[WHAT YOU NEED TO DO]
• 1. Using the article on aid to Afghanistan, decide whether each statement agrees with it: (a) the US gave $308m after the UN appeal; (b) Brown asked for a donor conference in March; (c) about 40% of Afghanistan's population has been vaccinated. Answer yes or no for each, quoting the deciding words.
• 2. Copy the article on aid to Afghanistan word for word from "Wealthy countries in" to "break the impasse.".

[SELECTED TEXT]
The former prime minister said: “We are witnessing a shameful but also self-defeating failure to prevent famine”, adding that the UK should urgently take a lead in resuming the delivery of aid dramatically halted after the Taliban takeover.

Cash was available, said Brown in an article for the Guardian, but donor countries needed confidence they would not be hit by existing international sanctions, which he also argued could be relaxed if the Taliban made genuine progress on the rights of women and girls.

On Tuesday, UN agencies launched a call for $4.5bn in aid for 2022, its biggest ever international appeal. The US responded with a donation of $308m, to be channelled through independent humanitarian organisations.

But Brown said that was not enough. “The 35-country, American-led coalition that ruled Afghanistan for 20 years under the banner of helping the Afghan people has still put up only a quarter of the money that would allow UN humanitarians to stop children dying this winter.”

Britain had planned to cut its Afghan aid spending in 2021, in line with wider cuts to the aid budget, but lifted its commitment to ?286m in August, taking the headline total close to the ?290m delivered in 2019.

Wealthy countries in the Middle East were ready to commit, he added. “The Gulf states – Saudi Arabia, Qatar, the United Arab Emirates – have the money and have made offers to provide assistance, but they fear an American backlash. Realistically it will require America to break the logjam and end the cycle of starvation and death.”

Brown said he had written to Truss and to the European Commission’s president, Ursula von der Leyen, to ask them to host an international donor conference “in January or at the latest in February” to break the impasse.

Afghanistan’s previously aid-dependent economy has been “in freefall”, according to the UN, falling by about 40% since US and Nato forces withdrew last summer. International assistance halted almost overnight once the Taliban took over, while US economic sanctions aimed at the group have further isolated the country.

“The devastation the world was warned about months ago is no longer a distant prospect,” Brown wrote. The UN’s humanitarian coordinator Martin Griffiths, Brown wrote, “forecasts that if we do not act, 97% of Afghans will soon be living below the poverty line”.

About 90% of the country’s clinics “do not have the funds to keep themselves open” while the Covid crisis continues, the former prime minister said. Only 11% of Afghanistan’s population of approximately 40 million have been vaccinated.

“Aid workers now find children huddled together under threadbare blankets in temporary camps and hovels or lying wrapped in their mothers’ burqas outside hospitals waiting for treatment that is now simply not available,” Brown added.

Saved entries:
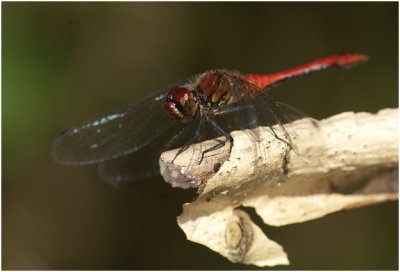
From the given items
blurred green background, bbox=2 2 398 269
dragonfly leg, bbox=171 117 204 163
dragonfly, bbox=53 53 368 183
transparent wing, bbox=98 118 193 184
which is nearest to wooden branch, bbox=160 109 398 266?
dragonfly leg, bbox=171 117 204 163

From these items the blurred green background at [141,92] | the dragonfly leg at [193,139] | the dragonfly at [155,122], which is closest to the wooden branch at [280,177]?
the dragonfly leg at [193,139]

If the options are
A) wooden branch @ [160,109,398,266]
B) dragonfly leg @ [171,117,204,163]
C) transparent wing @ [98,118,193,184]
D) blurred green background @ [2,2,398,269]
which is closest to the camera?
wooden branch @ [160,109,398,266]

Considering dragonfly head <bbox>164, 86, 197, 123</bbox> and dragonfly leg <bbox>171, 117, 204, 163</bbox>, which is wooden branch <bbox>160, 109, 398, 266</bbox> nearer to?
dragonfly leg <bbox>171, 117, 204, 163</bbox>

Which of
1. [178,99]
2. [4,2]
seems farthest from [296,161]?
[4,2]

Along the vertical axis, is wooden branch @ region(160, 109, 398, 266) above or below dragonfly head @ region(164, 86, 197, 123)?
below

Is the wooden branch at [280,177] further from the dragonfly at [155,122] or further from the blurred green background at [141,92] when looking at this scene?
the blurred green background at [141,92]

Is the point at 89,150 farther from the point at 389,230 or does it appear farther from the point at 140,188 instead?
the point at 389,230
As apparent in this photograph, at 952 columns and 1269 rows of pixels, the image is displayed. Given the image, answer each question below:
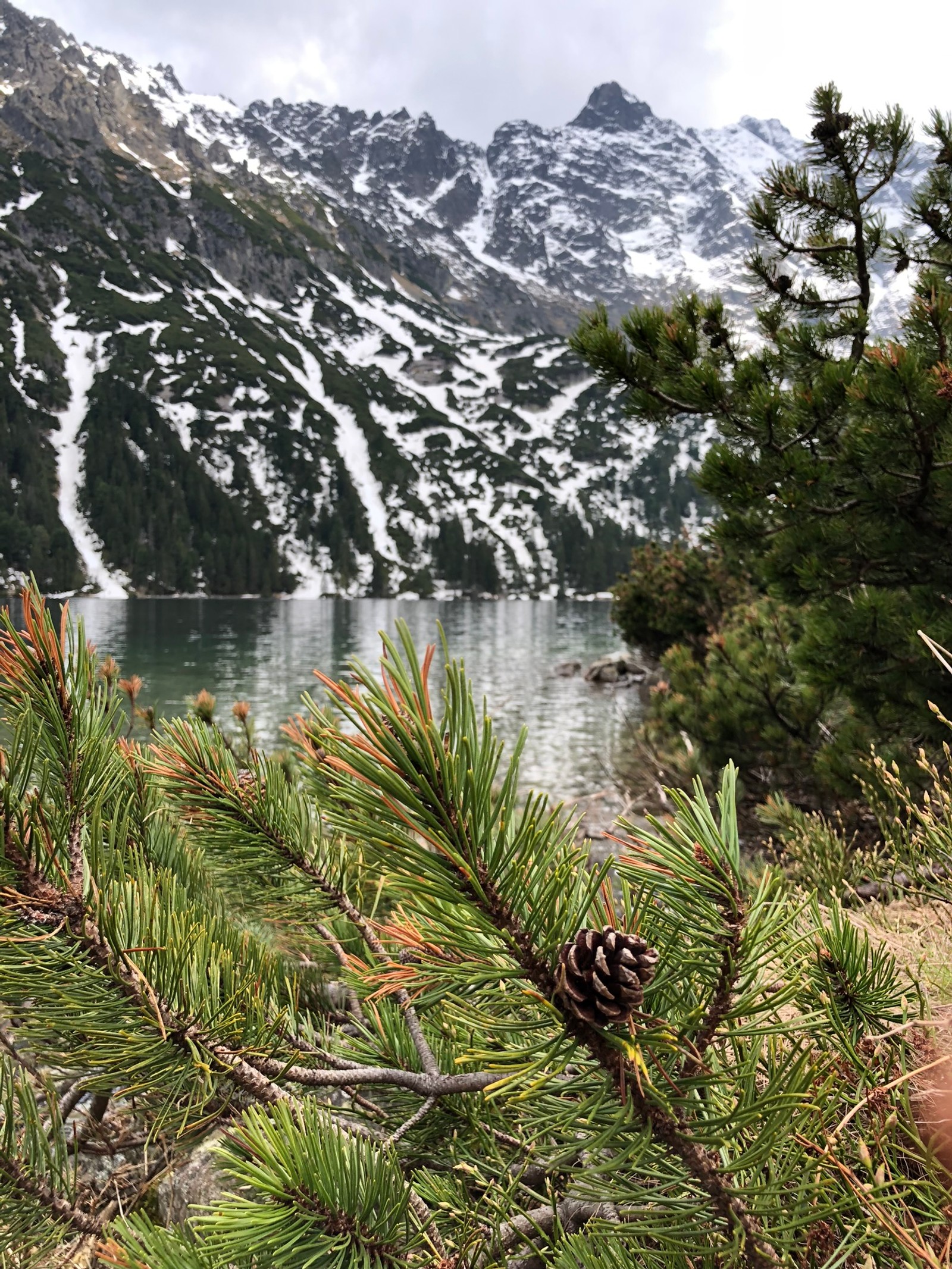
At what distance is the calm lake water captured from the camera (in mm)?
20500

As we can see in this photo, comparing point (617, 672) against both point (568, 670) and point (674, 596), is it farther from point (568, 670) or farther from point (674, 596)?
point (674, 596)

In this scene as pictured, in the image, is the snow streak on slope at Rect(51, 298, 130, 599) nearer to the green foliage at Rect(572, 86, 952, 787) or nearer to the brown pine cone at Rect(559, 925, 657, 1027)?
the green foliage at Rect(572, 86, 952, 787)

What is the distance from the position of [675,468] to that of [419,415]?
7071cm

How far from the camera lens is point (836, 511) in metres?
3.35

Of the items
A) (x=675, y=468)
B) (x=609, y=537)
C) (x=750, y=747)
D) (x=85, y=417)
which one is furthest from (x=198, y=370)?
(x=750, y=747)

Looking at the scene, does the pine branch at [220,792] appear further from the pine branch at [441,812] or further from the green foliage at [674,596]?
the green foliage at [674,596]

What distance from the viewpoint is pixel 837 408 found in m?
3.12

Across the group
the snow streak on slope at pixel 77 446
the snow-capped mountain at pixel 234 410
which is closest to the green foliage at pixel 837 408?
the snow-capped mountain at pixel 234 410

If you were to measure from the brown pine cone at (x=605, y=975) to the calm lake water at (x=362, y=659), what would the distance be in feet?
0.91

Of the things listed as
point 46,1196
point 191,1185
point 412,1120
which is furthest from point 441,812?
point 191,1185

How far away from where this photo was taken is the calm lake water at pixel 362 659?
2050 cm

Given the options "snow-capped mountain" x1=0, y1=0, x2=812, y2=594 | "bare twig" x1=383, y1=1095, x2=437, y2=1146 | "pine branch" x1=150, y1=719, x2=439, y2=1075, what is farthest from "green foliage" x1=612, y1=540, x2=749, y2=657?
"snow-capped mountain" x1=0, y1=0, x2=812, y2=594

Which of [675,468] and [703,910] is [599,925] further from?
[675,468]

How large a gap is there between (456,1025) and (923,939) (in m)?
1.23
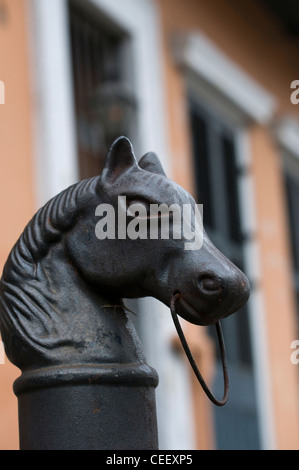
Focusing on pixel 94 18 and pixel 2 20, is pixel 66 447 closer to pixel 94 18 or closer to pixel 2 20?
pixel 2 20

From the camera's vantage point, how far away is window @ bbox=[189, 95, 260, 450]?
583cm

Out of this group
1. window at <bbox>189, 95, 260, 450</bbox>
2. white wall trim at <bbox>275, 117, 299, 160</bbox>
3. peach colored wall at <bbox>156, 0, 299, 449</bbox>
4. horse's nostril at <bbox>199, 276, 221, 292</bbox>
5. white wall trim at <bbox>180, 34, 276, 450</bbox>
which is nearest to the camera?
horse's nostril at <bbox>199, 276, 221, 292</bbox>

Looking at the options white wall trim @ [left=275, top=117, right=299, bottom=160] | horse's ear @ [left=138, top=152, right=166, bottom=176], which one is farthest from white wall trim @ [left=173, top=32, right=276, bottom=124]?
horse's ear @ [left=138, top=152, right=166, bottom=176]

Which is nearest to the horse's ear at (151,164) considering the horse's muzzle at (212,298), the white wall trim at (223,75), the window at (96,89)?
the horse's muzzle at (212,298)

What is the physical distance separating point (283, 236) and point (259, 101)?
915mm

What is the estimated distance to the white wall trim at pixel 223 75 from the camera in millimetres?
5742

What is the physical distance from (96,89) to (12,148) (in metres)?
1.22

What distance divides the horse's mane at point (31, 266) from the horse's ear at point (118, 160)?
0.02 m

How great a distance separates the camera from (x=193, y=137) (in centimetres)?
608

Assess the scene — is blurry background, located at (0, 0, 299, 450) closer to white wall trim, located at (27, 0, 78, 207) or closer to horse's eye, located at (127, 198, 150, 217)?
white wall trim, located at (27, 0, 78, 207)

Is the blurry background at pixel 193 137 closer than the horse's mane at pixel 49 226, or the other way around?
the horse's mane at pixel 49 226

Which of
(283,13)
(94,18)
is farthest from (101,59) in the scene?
(283,13)

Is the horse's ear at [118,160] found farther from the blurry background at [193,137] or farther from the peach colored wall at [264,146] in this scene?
the peach colored wall at [264,146]

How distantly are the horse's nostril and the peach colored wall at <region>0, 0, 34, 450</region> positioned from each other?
7.91 feet
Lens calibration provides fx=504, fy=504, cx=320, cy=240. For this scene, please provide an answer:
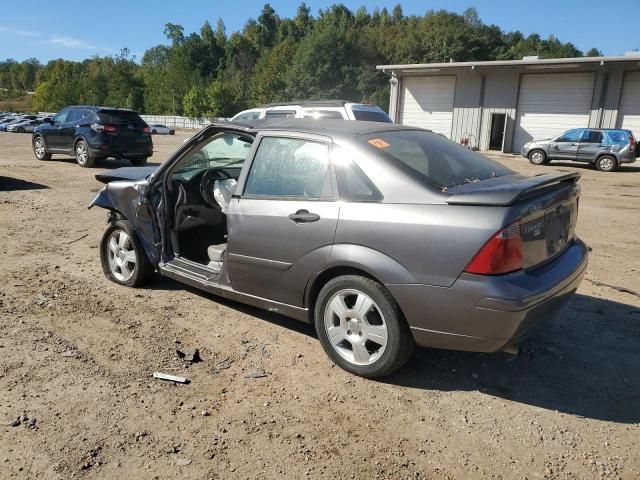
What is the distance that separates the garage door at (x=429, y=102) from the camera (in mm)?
30719

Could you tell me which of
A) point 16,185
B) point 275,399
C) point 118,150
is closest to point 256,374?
point 275,399

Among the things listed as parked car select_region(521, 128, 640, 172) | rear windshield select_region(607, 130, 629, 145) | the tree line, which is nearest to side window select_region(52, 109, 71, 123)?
parked car select_region(521, 128, 640, 172)

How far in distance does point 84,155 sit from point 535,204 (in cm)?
1456

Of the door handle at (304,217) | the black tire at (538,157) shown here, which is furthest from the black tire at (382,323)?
the black tire at (538,157)

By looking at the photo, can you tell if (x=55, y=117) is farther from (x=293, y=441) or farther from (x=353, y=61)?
(x=353, y=61)

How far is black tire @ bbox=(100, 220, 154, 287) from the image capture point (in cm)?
472

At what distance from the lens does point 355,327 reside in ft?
10.8

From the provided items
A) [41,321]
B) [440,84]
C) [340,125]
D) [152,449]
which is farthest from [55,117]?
[440,84]

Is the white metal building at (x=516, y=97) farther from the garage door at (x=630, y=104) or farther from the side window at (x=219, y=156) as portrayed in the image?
the side window at (x=219, y=156)

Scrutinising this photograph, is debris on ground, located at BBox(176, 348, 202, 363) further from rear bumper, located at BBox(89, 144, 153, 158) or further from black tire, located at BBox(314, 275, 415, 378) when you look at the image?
rear bumper, located at BBox(89, 144, 153, 158)

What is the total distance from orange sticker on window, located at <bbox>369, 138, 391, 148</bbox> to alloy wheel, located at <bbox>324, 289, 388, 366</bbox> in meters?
1.00

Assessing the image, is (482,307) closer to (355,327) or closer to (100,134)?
(355,327)

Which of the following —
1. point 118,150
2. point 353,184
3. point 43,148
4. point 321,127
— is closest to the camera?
point 353,184

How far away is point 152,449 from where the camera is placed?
104 inches
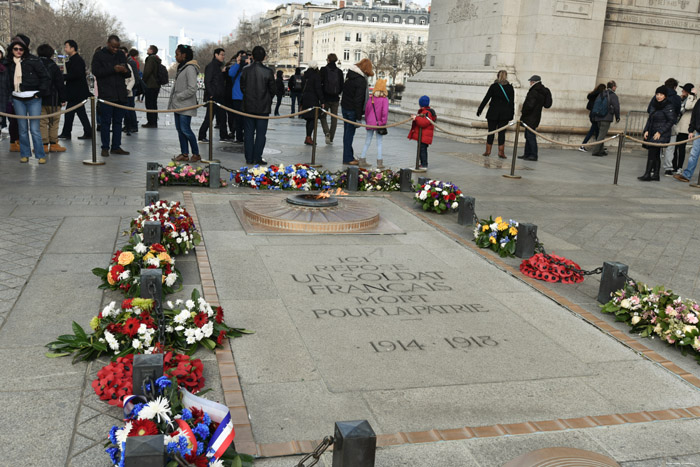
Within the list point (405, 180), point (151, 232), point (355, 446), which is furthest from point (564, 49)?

[EXERCISE SOLUTIONS]
• 1.
(a) Yes: "The US responded with a donation of $308m"
(b) No: "in January or at the latest in February"
(c) No: "Only 11% of Afghanistan’s population of approximately 40 million have been vaccinated."

• 2.
Wealthy countries in the Middle East were ready to commit, he added. “The Gulf states – Saudi Arabia, Qatar, the United Arab Emirates – have the money and have made offers to provide assistance, but they fear an American backlash. Realistically it will require America to break the logjam and end the cycle of starvation and death.”

Brown said he had written to Truss and to the European Commission’s president, Ursula von der Leyen, to ask them to host an international donor conference “in January or at the latest in February” to break the impasse.